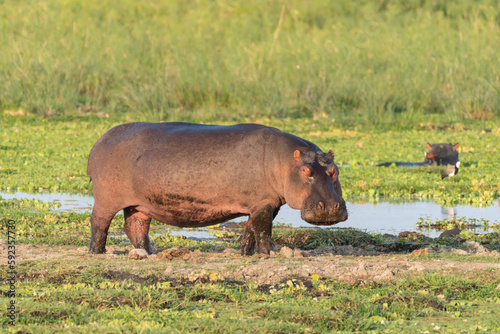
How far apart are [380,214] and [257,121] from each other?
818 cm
...
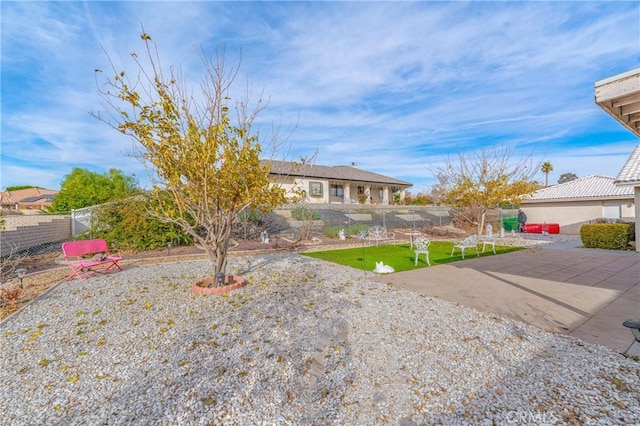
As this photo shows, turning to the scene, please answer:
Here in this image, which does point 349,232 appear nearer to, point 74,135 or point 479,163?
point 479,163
...
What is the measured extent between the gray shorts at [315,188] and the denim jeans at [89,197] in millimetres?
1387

_TASK PROMPT_
Please pick out every line in the items above that contains the word "this", and copy each line in full. Case counts.

_TASK SOLUTION_
As this photo shows, turning to the scene, please answer:
Here in this image, which does point 349,232 appear nearer to, point 74,135 or point 479,163?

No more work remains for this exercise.